__Directives__.
a: Edit the stretch of the sorting algorithms notebook from "- [Why is Radix" through "until it's sorted." so that "orderings" takes the place of "permutations".
b: Do these statements agree with the sorting algorithms notebook below? Answer yes or no for each, and quote the words that decide it.
(i) Bogosort has a complexity of O(n!).
(ii) Bubble sort is called very efficient.
(iii) Selection sort sorts in place.

__Document excerpt__.

Begin

# Sorting Algorithms
This notebook aims to be a reference manual to different kinds of sorting algorithms. This notebook should be used for academic purposes only. 
We shall start with the simplest of the algorthims and slowly make our way to the more involved ones. 

## Useful Resources

#### 📺 Videos

- [Why is Radix Sort so fast? Miniseries by Creel](https://youtube.com/playlist?list=PLP-tTFRnLIX_3Y8lugE7nfMZq1y17UhLX)

#### 📚Books

- [Introduction to Algorithms by CLRS](https://mitpress.mit.edu/9780262046305/introduction-to-algorithms/)

In [1]:
# Common imports
import random

## Bogosort
As the name suggests, it is a "bogous" sort that is more of a running joke than an algorithm. It has a complexity of $O(n!)$. It simply checks all permutations of the array until it's sorted.

In [2]:
arr = [random.randint(0, 100) for _ in range(10)]
print("Sample array = ", arr)
def bogosort(arr):
    sorted = False
    while not sorted:
        random.shuffle(arr)
        sorted = True
        for i in range(1, len(arr)):
            if arr[i-1] > arr[i]:
                sorted = False
                break
    return arr
bogosort(arr)

Sample array =  [9, 17, 63, 19, 50, 9, 83, 34, 11, 27]


[9, 9, 11, 17, 19, 27, 34, 50, 63, 83]

## Bubble Sort
Bubble sort is the simplest of the sorting algorithms. It is also very inefficient, at least for noiseless sorting applications. 
This algorithm simply goes over the array $n$ times as the smallest values 'bubble up' from the rest of the array elements. It stops when all the items are sorted.

In [3]:
arr = [random.randint(0, 100) for _ in range(10)]
print("Sample array = ", arr)
def bubblesort(arr):
    n = len(arr)
    for i in range(n):
        for j in range(n-i-1):
            if arr[j] > arr[j+1]:
                arr[j], arr[j+1] = arr[j+1], arr[j]
    return arr
                
bubblesort(arr)

Sample array =  [73, 73, 13, 41, 41, 17, 83, 77, 28, 65]


[13, 17, 28, 41, 41, 65, 73, 73, 77, 83]

Bubble sort is a $O(n^2)$ in-place sorting algorithm. 

## Selection Sort
Selection sort "selects" the  minimum/maximum element from the array and places them in the sorted array. 

In [4]:
arr = [random.randint(0, 100) for _ in range(10)]
print("Sample array = ", arr)
def selectionsort(arr):
    n = len(arr)
    for i in range(n):
        max = -float('inf')
        for j in range(n - i):
            if arr[j] > max:
                max = arr[j]
                max_index = j
        arr[max_index], arr[n - i - 1] = arr[n - i - 1], arr[max_index]
    return arr

selectionsort(arr)

Sample array =  [60, 31, 78, 1, 73, 12, 54, 7, 70, 32]


[1, 7, 12, 31, 32, 54, 60, 70, 73, 78]

Selection sort is also an $O(n^2)$ in-place sort.

End

__Information supplied__.
Begin

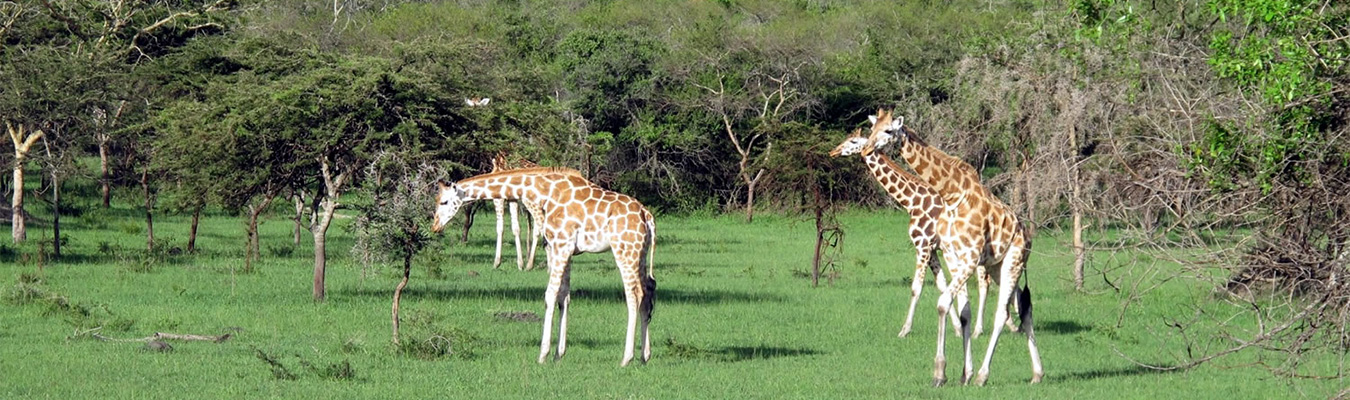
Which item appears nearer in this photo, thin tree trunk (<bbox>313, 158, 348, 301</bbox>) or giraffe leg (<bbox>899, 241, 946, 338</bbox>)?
giraffe leg (<bbox>899, 241, 946, 338</bbox>)

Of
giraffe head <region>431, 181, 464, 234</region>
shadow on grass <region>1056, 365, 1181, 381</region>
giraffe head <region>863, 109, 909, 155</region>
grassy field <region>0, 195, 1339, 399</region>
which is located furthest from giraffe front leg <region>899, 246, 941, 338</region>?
giraffe head <region>431, 181, 464, 234</region>

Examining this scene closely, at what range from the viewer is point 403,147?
2016cm

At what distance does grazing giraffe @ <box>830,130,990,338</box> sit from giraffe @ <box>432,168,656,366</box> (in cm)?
232

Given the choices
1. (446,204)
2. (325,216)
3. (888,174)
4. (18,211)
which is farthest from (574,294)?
(18,211)

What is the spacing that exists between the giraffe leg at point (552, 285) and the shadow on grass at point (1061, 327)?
638cm

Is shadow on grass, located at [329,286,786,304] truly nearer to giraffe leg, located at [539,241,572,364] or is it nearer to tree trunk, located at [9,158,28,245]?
giraffe leg, located at [539,241,572,364]

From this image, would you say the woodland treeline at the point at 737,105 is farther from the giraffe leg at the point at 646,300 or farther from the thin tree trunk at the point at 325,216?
the giraffe leg at the point at 646,300

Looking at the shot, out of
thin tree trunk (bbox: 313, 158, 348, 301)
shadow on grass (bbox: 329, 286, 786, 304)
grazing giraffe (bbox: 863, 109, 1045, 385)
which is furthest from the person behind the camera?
shadow on grass (bbox: 329, 286, 786, 304)

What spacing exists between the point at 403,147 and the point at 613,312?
3.28 m

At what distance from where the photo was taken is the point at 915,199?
18062 millimetres

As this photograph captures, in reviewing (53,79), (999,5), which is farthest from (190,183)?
(999,5)

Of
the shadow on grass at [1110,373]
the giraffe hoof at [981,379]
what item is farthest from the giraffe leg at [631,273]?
the shadow on grass at [1110,373]

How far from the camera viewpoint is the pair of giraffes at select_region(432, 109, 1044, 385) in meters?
15.3

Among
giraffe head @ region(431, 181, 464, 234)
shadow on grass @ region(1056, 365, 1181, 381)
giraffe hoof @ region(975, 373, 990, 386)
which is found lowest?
shadow on grass @ region(1056, 365, 1181, 381)
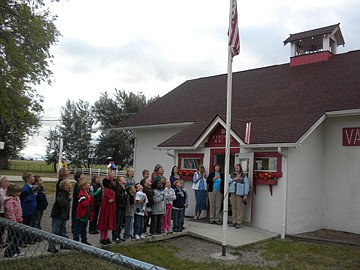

End

__Results of the tasks__.
a:
- [Why is Radix Sort so fast? Miniseries by Creel](https://youtube.com/playlist?list=PLP-tTFRnLIX_3Y8lugE7nfMZq1y17UhLX)

#### 📚Books

- [Introduction to Algorithms by CLRS](https://mitpress.mit.edu/9780262046305/introduction-to-algorithms/)

In [1]:
# Common imports
import random

## Bogosort
As the name suggests, it is a "bogous" sort that is more of a running joke than an algorithm. It has a complexity of $O(n!)$. It simply checks all orderings of the array until it's sorted.

b:
(i) Yes: "It has a complexity of $O(n!)$."
(ii) No: "It is also very inefficient, at least for noiseless sorting applications."
(iii) Yes: "Selection sort is also an $O(n^2)$ in-place sort."